Spatial questions linked to pictures:
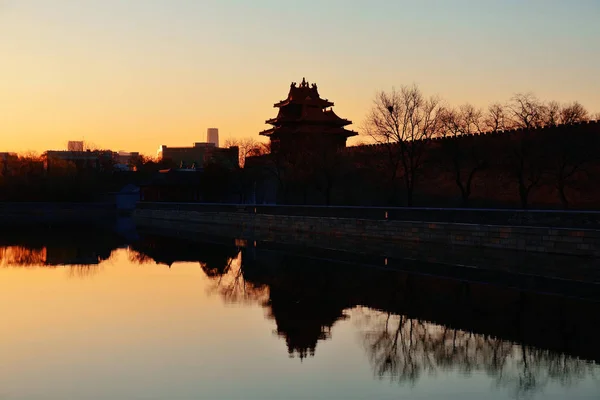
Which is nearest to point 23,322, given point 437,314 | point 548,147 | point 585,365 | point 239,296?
point 239,296

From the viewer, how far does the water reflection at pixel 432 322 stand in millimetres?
11000

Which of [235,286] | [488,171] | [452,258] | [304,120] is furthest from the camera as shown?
[304,120]

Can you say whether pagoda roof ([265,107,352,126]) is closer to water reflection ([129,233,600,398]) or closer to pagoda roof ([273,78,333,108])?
pagoda roof ([273,78,333,108])

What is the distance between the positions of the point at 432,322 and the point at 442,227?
14440mm

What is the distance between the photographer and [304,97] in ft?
200

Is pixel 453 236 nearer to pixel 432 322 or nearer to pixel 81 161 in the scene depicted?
pixel 432 322

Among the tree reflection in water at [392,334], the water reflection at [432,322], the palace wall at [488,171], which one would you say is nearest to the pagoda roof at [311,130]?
the palace wall at [488,171]

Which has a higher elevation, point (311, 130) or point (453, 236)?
point (311, 130)

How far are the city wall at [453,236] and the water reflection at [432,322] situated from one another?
132 inches

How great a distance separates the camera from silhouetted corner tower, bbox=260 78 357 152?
59125 mm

Challenge –
Recast every line of the records above as a JSON list of strings, one string per line. Drop the blank lines and leave the pictures out.

Solution –
[
  "Which is nearest to point 23,322, given point 437,314 | point 548,147 | point 585,365 | point 239,296?",
  "point 239,296",
  "From the viewer, how far does the water reflection at pixel 432 322 stand in millimetres?",
  "11000",
  "Which of [235,286] | [488,171] | [452,258] | [304,120] is furthest from the camera as shown?",
  "[304,120]",
  "Can you say whether pagoda roof ([265,107,352,126]) is closer to water reflection ([129,233,600,398]) or closer to pagoda roof ([273,78,333,108])?",
  "pagoda roof ([273,78,333,108])",
  "What is the distance between the positions of the point at 432,322 and the point at 442,227?",
  "14440mm",
  "What is the distance between the photographer and [304,97] in ft?",
  "200",
  "Is pixel 453 236 nearer to pixel 432 322 or nearer to pixel 81 161 in the scene depicted?",
  "pixel 432 322",
  "Among the tree reflection in water at [392,334], the water reflection at [432,322], the palace wall at [488,171], which one would you say is nearest to the pagoda roof at [311,130]?",
  "the palace wall at [488,171]",
  "Which has a higher elevation, point (311, 130) or point (453, 236)?",
  "point (311, 130)",
  "How far are the city wall at [453,236] and the water reflection at [432,322] situated from one another?",
  "132 inches",
  "How great a distance separates the camera from silhouetted corner tower, bbox=260 78 357 152?",
  "59125 mm"
]